There's no solution for b) except for actually rendering the font and checking the visual size, which is why I asked. But point height would probably be a good enough guess, if not for a). Maybe ask the user to eyeball space for descenders even if none are present?
Hmm I don't see an easy solution besides rendering fonts and checking the metrics with QFontMetrics, but that's terribly inefficient. But I suppose having a first more or less good guess with the point height should be sufficient.
By the way, if you are adding the word to an existing text line, you could of course just use font family and size of a sibling, it available.
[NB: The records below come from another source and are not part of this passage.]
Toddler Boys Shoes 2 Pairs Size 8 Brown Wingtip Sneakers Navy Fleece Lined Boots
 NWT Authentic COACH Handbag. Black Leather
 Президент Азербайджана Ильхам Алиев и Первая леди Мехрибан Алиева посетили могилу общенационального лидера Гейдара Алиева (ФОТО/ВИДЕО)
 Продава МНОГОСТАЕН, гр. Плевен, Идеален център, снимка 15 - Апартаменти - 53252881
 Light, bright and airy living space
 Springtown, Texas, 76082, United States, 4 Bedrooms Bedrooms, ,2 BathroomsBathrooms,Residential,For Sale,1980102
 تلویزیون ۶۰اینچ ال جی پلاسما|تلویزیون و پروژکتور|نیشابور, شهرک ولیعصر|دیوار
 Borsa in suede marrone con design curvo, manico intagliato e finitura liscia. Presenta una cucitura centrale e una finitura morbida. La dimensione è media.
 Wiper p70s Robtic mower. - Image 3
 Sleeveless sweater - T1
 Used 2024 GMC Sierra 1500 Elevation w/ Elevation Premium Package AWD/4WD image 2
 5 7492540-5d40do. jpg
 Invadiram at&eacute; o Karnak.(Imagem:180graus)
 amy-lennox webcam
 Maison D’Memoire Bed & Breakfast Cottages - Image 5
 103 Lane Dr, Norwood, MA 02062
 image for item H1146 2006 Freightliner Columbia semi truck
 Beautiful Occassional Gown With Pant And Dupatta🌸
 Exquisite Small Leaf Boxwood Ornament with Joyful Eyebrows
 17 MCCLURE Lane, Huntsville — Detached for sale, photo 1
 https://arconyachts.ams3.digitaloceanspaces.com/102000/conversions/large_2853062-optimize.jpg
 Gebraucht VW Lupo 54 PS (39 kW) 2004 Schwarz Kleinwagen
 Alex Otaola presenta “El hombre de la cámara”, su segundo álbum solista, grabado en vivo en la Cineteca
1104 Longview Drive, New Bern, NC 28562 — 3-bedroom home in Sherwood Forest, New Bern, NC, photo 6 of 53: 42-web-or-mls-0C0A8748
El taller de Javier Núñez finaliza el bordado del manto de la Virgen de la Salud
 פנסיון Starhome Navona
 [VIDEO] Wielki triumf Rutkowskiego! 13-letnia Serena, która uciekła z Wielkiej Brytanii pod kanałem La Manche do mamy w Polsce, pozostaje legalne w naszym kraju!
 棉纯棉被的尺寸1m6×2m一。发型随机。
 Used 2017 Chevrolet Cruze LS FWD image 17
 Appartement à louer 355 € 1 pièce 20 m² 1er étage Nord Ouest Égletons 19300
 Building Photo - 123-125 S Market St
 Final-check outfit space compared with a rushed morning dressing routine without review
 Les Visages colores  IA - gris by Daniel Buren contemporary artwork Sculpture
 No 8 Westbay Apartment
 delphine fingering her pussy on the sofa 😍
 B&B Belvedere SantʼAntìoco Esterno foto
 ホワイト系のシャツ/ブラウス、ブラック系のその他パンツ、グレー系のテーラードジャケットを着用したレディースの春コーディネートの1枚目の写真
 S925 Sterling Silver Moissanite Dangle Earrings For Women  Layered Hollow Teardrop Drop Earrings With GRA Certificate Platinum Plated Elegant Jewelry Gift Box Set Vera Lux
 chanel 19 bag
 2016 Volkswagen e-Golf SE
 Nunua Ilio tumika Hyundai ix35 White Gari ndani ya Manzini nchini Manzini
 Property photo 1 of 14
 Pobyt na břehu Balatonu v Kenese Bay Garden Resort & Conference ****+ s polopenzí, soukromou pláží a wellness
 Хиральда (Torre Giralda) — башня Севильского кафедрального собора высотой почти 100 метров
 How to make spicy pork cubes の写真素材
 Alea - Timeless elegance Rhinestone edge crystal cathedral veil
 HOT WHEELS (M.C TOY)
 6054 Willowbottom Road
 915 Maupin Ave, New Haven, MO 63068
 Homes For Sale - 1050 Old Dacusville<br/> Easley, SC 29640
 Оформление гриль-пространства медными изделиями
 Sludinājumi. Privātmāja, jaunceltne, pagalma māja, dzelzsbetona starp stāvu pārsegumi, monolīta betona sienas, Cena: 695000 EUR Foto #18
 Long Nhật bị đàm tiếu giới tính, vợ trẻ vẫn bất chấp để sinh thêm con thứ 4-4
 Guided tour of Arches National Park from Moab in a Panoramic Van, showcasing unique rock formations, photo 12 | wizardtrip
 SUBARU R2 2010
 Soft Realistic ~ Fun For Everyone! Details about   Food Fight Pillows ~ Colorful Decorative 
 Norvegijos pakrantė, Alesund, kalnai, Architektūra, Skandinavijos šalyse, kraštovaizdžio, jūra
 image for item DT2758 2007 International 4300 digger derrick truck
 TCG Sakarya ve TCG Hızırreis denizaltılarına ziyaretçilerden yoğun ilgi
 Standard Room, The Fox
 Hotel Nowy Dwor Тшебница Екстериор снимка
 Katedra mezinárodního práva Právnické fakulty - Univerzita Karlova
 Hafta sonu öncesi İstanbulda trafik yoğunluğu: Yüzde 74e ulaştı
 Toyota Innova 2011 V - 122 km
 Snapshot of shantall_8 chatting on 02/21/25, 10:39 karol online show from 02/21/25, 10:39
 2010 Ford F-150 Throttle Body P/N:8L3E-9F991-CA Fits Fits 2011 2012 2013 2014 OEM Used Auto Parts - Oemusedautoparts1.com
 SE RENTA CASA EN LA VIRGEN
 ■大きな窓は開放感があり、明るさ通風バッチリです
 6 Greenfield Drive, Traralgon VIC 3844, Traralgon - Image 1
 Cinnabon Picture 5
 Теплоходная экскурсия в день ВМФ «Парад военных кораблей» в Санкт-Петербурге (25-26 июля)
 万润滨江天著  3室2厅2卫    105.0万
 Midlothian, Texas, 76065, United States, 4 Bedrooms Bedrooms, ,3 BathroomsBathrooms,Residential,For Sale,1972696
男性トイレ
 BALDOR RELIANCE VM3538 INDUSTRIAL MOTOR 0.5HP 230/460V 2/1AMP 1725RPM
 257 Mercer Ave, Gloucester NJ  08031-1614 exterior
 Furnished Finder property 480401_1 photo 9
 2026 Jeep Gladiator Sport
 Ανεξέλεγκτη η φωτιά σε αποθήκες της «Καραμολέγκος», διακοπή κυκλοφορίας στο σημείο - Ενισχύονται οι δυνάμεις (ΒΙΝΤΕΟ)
I thought about it, but I think in practice that will be rare—tesseract's going to miss words in diagrams or on covers, probably not as part of regular text. (Unless this ends up standing in for a split-words option, which it probably shouldn't in the long run.)
I'll see how bad QFontMetrics is. I'm inclined not to worry about efficiency too much here (it's not exactly a CPU-bound operation) if it gives significantly more accurate results than a point-height guess.
As an idea, if the use case is words that tesseract missed because they were part of some graphic which confused it, it might be an idea to pass the region the user selects to tesseract, and then use the result to populate the attributes.
@manisandro: The idea of re-recognizing is a good one, definitely worth implementing. On the other hand in my opinion it does not replace the need to manually create nodes, e.g. to mitigate recurring misdetection of a page's structure. I vote for both.
@foghawk Are you working on this / planning to do so? Just for planning, I'd like to push out a new version soonish.
@manisandro No, sorry, real life's picked up and I'm not likely to get anything done in the immediate future. Go ahead as you please.
@foghawk Ok thanks for the notice!
Implemented for Qt
Done also for Gtk
I‘m sorry to necrobump, but how exactly one can edit the hOCR source from within gImageReader? I can’t do that from gIR 3.3.1 (GTK).
I can’t select a portion from the image (a rectangle box), nor add another element in the tree (top part of the output pane), nor the source text (bottom part of the output pane).
Tesseract misses some words and I’d like to fix that.
Thanks in advance! :smiley:
Update: You need to right-click on the parent Textline
element in the top part of the output pane, then Add word
, select a part of the image (create a rectangle) and enter the word.
Add word elements (and associated textlines and paragraphs) in hOCR mode, allowing user to specify bounding box, text, and properties, for cases where tesseract performs poorly (e.g., diagrams and full-color images).